On 15. 7. 2026 12:06, Daniel Sahlberg wrote:
Den tis 14 juli 2026 kl 17:40 skrev <[email protected]>:
Author: kotkov
Date: Tue Jul 14 15:40:10 2026
New Revision: 1936137
Log:
* branches/1.15.x/STATUS: Add separate sections for release
blocker candidates
and changes that cannot go to a later 1.15.x release (we used
this pattern
in 1.9.x/STATUS, should be useful here as well).

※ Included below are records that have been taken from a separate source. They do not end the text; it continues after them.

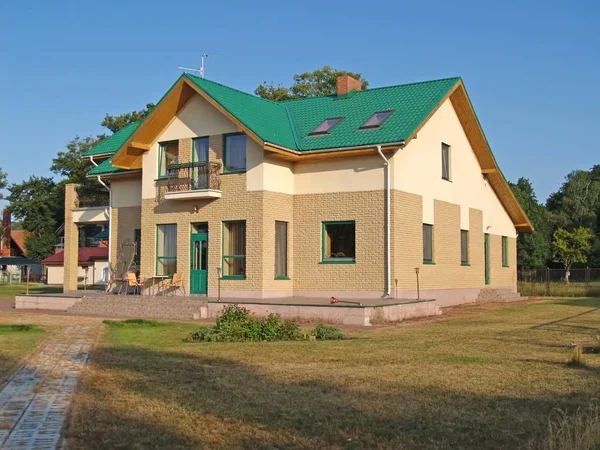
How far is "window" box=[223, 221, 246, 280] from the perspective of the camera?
2406 centimetres

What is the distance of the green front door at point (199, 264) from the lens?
24781mm

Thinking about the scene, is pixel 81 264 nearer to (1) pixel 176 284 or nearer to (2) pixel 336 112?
(1) pixel 176 284

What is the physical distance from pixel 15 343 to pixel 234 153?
12.0 m

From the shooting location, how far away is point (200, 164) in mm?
24438

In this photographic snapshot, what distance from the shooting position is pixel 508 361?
36.4 feet

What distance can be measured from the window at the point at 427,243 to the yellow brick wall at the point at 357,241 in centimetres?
310

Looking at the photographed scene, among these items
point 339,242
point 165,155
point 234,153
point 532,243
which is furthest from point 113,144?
point 532,243

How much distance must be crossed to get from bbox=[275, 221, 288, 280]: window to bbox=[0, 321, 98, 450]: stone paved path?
35.5ft

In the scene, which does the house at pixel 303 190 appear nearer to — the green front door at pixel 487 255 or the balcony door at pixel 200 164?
the balcony door at pixel 200 164

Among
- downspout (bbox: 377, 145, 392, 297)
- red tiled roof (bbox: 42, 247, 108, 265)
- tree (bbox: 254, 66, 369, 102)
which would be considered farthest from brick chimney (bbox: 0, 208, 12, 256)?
downspout (bbox: 377, 145, 392, 297)

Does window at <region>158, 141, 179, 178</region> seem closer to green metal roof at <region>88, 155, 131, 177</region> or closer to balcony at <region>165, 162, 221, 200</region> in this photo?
balcony at <region>165, 162, 221, 200</region>

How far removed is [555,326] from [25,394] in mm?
13265

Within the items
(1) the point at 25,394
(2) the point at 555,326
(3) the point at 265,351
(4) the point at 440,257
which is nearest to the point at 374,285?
(4) the point at 440,257

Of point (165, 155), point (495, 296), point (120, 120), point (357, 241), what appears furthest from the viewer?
point (120, 120)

Put all current nominations into the "other" section.
Modified:
subversion/branches/1.15.x/STATUS
Modified: subversion/branches/1.15.x/STATUS
==============================================================================
--- subversion/branches/1.15.x/STATUS Tue Jul 14 15:38:15 2026
(r1936136)
+++ subversion/branches/1.15.x/STATUS Tue Jul 14 15:40:10 2026
(r1936137)
@@ -12,8 +12,14 @@ delay a release, etc.
Status of 1.15.0:
-Candidate changes:
-==================
+Release blockers for 1.15.0:
+============================
+
+Candidate changes that cannot go into a later 1.15.x:
+=====================================================
+
+Other candidate changes:
+========================
These headlines break the backport scripts (libraries
/tools/dist/backport/*.py and the associated scripts in /tools/dist/).
More specifically, /tools/dist/backport/status.py (the library
responsible for parsing STATUS) is looking for the headline "Candidate
changes:". Any unknown headlines are kept as-is, so at least it didn't
munch any existing nominations.
I tried this out in the recent 1936154-1936156. When the script added
the nomination, it looked for a "Candidate changes:" headline and when
one wasn't found, it added one last (see [1]).

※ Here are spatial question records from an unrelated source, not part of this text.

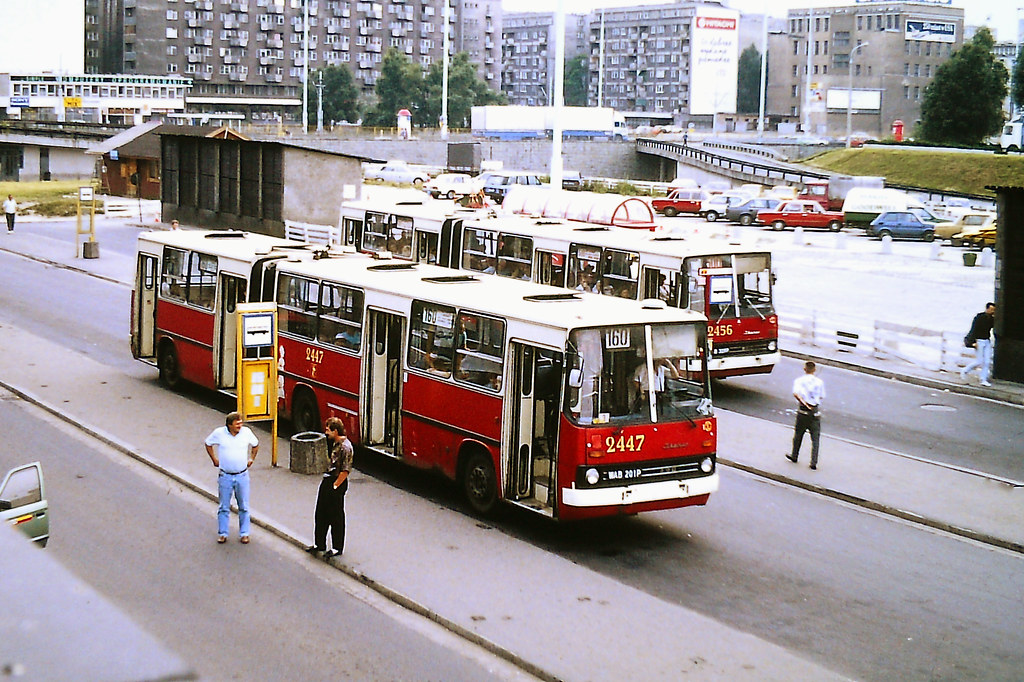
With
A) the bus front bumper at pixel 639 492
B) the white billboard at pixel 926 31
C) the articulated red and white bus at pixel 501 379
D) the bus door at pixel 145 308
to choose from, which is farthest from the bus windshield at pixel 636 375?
the white billboard at pixel 926 31

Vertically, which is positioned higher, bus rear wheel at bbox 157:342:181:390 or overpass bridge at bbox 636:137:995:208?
overpass bridge at bbox 636:137:995:208

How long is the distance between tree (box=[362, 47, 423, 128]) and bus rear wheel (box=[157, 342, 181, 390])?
121819mm

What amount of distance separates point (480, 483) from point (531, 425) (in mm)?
1269

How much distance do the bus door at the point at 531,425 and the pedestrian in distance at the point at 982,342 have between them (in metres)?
13.9

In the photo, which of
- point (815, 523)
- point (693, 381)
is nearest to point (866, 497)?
point (815, 523)

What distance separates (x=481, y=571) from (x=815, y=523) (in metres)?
4.67

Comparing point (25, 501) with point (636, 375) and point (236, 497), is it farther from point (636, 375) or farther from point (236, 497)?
point (636, 375)

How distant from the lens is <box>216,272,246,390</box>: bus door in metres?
20.1

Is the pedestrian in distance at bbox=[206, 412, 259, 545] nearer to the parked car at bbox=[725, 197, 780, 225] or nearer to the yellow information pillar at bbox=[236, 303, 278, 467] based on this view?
the yellow information pillar at bbox=[236, 303, 278, 467]

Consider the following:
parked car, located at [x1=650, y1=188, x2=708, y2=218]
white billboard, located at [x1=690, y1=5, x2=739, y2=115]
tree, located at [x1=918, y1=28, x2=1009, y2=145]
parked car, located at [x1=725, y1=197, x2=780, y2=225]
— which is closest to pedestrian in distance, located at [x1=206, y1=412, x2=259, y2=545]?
parked car, located at [x1=725, y1=197, x2=780, y2=225]

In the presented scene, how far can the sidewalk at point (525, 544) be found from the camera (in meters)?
10.6

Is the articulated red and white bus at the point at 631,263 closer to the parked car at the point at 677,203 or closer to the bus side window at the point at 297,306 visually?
the bus side window at the point at 297,306

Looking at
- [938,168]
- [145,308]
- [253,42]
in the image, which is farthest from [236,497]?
[253,42]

I've updated the script in r1936159, changing it to first look for
Other candidate changes and, if that fails, look for Candidate changes
(adding the header if not found). I think that should work well
enough, we can support either the "x.y.0 format" (as it is currently)

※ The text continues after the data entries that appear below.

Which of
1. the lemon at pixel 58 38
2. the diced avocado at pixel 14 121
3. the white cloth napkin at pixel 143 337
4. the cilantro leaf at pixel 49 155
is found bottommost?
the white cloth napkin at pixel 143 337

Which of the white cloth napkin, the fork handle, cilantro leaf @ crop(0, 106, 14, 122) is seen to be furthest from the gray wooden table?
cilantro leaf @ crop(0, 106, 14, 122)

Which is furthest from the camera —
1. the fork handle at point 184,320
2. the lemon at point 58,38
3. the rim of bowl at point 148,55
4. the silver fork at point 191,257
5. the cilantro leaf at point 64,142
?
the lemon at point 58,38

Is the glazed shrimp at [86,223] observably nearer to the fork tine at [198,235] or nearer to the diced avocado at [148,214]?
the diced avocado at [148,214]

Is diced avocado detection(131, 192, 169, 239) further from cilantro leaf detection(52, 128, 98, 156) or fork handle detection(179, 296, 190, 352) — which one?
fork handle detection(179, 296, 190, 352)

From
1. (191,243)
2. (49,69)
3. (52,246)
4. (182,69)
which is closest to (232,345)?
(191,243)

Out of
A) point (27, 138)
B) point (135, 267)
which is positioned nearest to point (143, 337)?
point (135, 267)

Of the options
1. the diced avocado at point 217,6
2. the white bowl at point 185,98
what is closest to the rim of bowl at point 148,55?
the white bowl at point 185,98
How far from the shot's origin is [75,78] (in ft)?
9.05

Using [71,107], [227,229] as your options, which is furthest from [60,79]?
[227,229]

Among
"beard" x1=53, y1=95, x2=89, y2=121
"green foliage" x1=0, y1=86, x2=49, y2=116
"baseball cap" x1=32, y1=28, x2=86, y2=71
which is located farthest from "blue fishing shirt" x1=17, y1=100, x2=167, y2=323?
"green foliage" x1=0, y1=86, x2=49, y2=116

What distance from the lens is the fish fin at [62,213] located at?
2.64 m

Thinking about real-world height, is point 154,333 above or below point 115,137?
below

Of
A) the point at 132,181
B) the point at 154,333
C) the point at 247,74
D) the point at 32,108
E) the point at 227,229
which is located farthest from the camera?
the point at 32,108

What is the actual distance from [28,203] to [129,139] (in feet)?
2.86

or "z.y.z with z>0". The script doesn't support adding a nomination as
a release blocker or as a "cannot go into a later.." but I think it
isn't very high priority.
merge-approved-backports.py seems to work fine, it only looks for
"Approved changes" and keep the remaining headers. It doesn't care
about the order of the headers. r1936156 was done by
running merge-approved-backports.py.
Does this change look ok?
It fails the rule that parsing should be immune to expected content
changes. The "Approved changes" heading should always be there, STATUS
file is invalid if it's not; and traditionally we've always had it at
the end of the file.
Your change adapted to this single specific modification of the section
headers. The next, slightly different modification will break the script
again. I really think the safest way is to always insert nominations
before "Approved changes" and to fail if that heading isn't there. If
the headings in the file make that insertion dubious, then the heading
order should be fixed anyway. In the meantime, review of the diff before
commit is kind of expected.
Yes, I've looked at the script and I'm aware that the parsing code is
opaque and complex. I didn't say my proposal leads to a simple change.
But it does make the script more future proof.